*** Data shown ***

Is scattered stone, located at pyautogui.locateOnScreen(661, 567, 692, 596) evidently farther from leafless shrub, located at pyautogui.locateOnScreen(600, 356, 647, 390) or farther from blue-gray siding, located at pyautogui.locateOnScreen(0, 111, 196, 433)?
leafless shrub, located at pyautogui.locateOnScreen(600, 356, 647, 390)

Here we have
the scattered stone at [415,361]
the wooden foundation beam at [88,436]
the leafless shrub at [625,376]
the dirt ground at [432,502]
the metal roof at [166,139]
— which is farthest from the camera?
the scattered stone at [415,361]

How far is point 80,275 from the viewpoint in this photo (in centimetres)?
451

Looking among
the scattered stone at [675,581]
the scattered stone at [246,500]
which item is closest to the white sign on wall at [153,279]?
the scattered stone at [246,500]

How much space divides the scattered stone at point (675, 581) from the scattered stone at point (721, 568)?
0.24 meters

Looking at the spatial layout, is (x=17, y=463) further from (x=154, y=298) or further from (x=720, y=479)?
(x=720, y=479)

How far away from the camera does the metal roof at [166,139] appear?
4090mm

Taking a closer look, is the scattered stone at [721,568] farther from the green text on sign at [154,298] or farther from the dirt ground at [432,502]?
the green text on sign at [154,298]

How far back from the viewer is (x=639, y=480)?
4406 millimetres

***

**Goal:** Write out the rows word for word, from the line containing "How far is point" through the last line of the rows, including both of those lines.

**Output for this exercise:**
How far is point 80,275 from the viewpoint in this photo (in centimetres)?
451

Looking among
the scattered stone at [675,581]
the scattered stone at [246,500]
which item is closest to the white sign on wall at [153,279]?
the scattered stone at [246,500]

How much space divides the scattered stone at point (675, 581) from the scattered stone at point (721, 568)?
0.24 meters

Looking at the spatial layout, is (x=17, y=463) further from (x=154, y=298) or further from (x=720, y=479)?
(x=720, y=479)

How far away from the camera does the metal roof at [166,139] appear?
4090mm

Taking a closer look, is the scattered stone at [721,568] farther from the green text on sign at [154,298] or farther from the dirt ground at [432,502]?
the green text on sign at [154,298]

How far back from the viewer is (x=639, y=480)?
4406 millimetres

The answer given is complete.